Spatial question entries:
* * * * * * * * *

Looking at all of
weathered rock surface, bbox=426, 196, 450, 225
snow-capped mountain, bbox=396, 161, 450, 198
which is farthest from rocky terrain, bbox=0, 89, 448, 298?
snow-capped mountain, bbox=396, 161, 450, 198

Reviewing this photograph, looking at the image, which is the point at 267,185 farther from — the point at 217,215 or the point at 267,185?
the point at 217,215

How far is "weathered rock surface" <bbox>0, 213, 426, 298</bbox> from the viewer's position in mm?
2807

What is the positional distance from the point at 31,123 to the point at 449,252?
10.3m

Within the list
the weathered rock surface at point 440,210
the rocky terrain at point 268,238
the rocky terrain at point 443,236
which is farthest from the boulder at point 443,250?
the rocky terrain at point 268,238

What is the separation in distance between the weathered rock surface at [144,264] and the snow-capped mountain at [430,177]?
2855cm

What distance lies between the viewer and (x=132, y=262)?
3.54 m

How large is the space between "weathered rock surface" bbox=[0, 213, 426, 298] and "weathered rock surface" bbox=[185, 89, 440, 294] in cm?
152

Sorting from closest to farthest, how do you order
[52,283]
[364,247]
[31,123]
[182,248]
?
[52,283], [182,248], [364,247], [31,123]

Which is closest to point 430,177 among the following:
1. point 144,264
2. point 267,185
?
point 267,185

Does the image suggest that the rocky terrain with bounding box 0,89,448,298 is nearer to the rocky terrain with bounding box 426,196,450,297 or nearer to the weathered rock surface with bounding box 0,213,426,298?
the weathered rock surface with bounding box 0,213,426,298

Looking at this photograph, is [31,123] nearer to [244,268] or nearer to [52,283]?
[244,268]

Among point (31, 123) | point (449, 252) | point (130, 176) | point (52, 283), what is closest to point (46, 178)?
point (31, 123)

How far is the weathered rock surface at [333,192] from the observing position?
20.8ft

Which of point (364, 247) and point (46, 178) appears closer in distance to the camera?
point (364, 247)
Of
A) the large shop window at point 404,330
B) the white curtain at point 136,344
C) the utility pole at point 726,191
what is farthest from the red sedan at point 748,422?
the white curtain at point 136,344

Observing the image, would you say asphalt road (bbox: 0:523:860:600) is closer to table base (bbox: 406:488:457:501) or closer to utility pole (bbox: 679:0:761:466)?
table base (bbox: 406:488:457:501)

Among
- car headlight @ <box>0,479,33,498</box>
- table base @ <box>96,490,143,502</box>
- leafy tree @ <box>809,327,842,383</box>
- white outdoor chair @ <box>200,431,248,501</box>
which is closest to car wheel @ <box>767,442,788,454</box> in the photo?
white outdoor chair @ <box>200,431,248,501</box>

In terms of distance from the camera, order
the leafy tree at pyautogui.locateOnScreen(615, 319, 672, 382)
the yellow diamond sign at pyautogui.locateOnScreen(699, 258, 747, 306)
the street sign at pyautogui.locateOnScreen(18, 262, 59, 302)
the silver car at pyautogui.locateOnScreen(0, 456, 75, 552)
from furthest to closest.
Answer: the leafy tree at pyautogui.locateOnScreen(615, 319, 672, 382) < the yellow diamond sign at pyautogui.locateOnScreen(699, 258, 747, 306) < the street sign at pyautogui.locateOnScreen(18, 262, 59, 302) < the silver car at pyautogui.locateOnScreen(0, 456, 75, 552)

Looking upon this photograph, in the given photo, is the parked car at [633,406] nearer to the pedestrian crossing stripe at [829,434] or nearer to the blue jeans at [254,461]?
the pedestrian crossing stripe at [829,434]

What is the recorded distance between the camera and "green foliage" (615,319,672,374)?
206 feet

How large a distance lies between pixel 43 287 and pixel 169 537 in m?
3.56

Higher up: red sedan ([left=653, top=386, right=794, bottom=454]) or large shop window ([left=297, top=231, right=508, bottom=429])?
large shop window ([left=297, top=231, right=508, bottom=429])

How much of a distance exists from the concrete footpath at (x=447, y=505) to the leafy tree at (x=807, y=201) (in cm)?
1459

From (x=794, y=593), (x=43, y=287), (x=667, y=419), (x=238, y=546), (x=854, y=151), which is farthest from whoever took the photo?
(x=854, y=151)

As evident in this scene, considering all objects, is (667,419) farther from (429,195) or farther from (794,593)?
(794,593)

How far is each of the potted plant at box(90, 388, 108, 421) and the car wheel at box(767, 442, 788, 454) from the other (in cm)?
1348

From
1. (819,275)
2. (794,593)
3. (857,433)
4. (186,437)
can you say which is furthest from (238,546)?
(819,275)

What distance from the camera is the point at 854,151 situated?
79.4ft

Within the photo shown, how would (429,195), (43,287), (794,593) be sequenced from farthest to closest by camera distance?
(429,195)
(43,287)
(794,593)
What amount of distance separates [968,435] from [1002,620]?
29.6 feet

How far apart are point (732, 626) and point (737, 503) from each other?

* * * * * * * * *

Collect every line of the entries above that contains the string "rocky", and write each one out in full.

• Task solution:
which is farthest from rocky terrain, bbox=0, 89, 448, 298?
the rocky terrain at point 268,238
the rocky terrain at point 443,236
the rocky terrain at point 268,238
Does the image suggest that the rocky terrain with bounding box 0,89,448,298 is nearer to the rocky terrain with bounding box 426,196,450,297 or nearer to the weathered rock surface with bounding box 0,213,426,298?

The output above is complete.